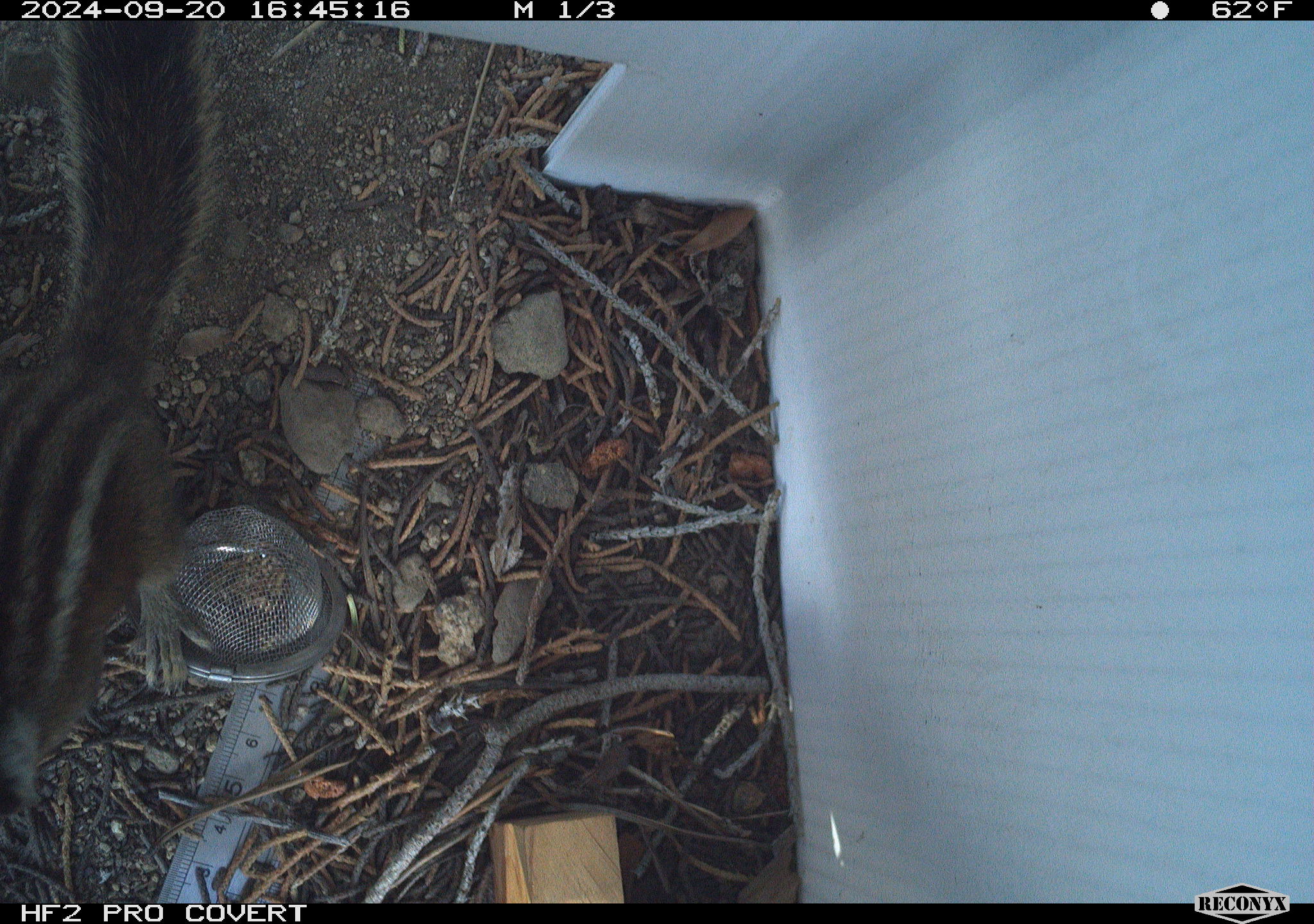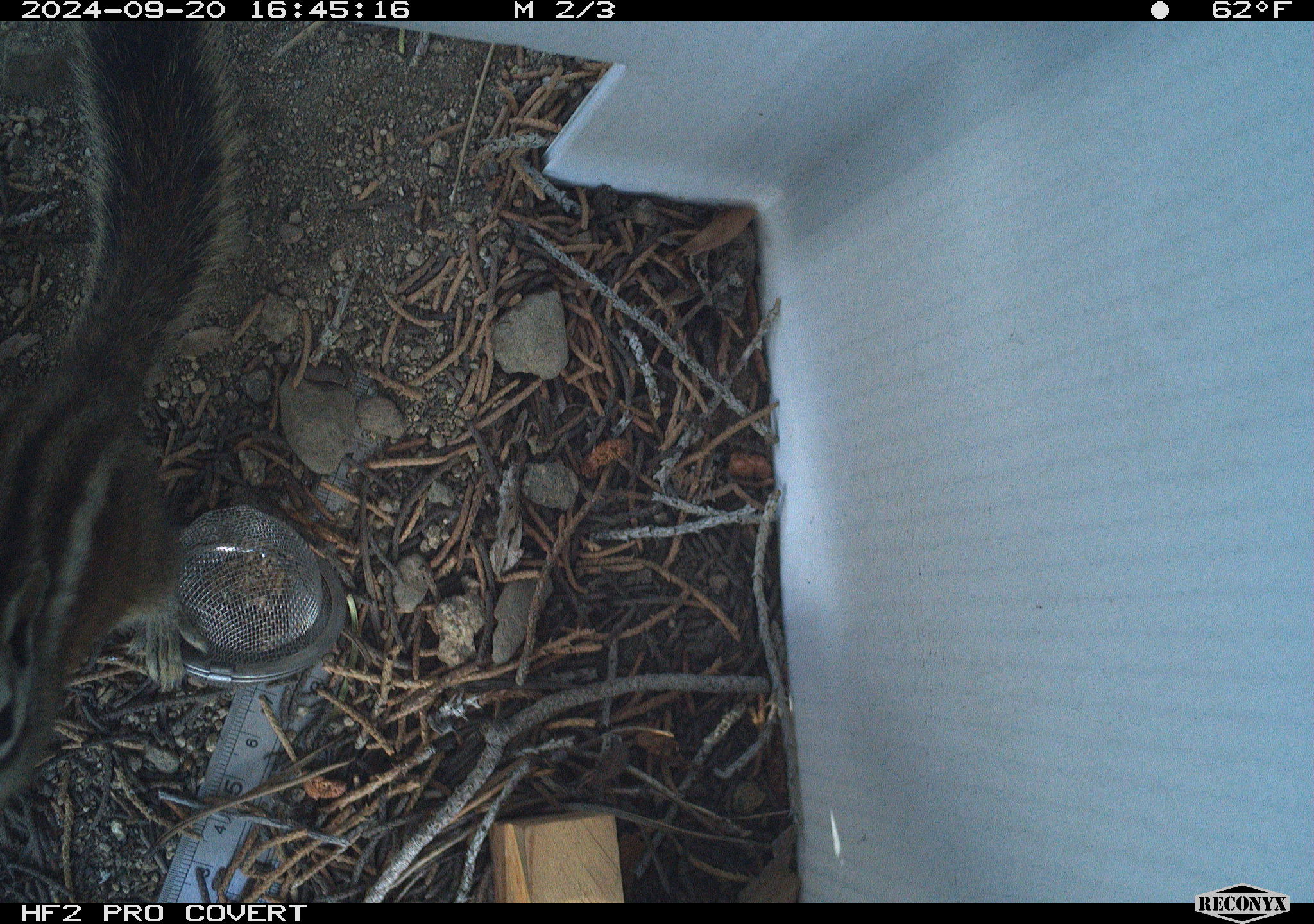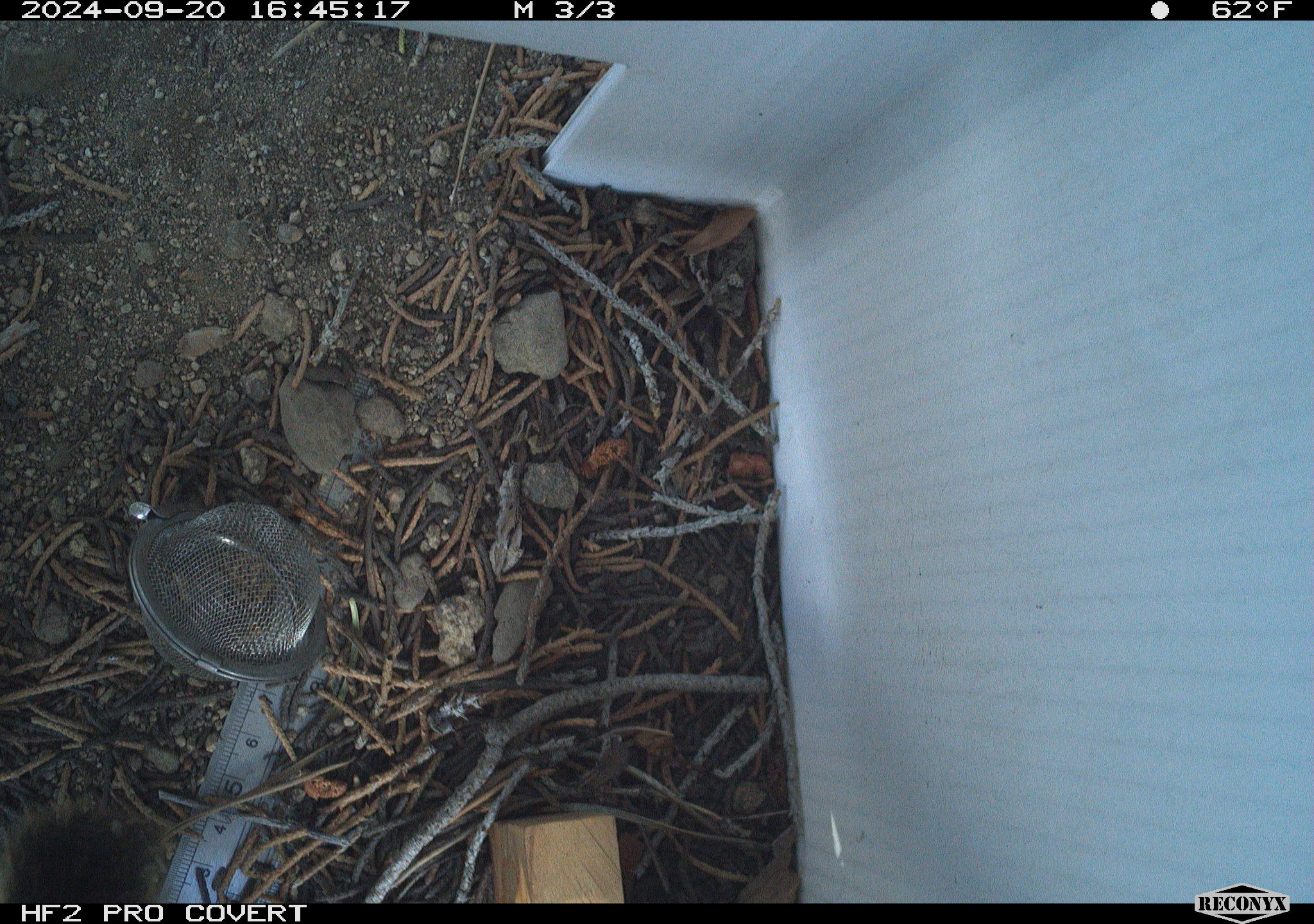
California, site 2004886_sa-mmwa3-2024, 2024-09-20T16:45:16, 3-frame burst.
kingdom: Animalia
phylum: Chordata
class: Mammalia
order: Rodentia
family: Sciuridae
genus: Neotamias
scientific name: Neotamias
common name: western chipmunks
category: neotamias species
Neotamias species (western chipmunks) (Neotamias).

##############################

YOUR GOAL: The line containing "order: Rodentia" and each line after it through the end of the listing above must be printed exactly, with nothing added.

SOLUTION TO THIS TASK:
order: Rodentia
family: Sciuridae
genus: Neotamias
scientific name: Neotamias
common name: western chipmunks
category: neotamias species
Neotamias species (western chipmunks) (Neotamias).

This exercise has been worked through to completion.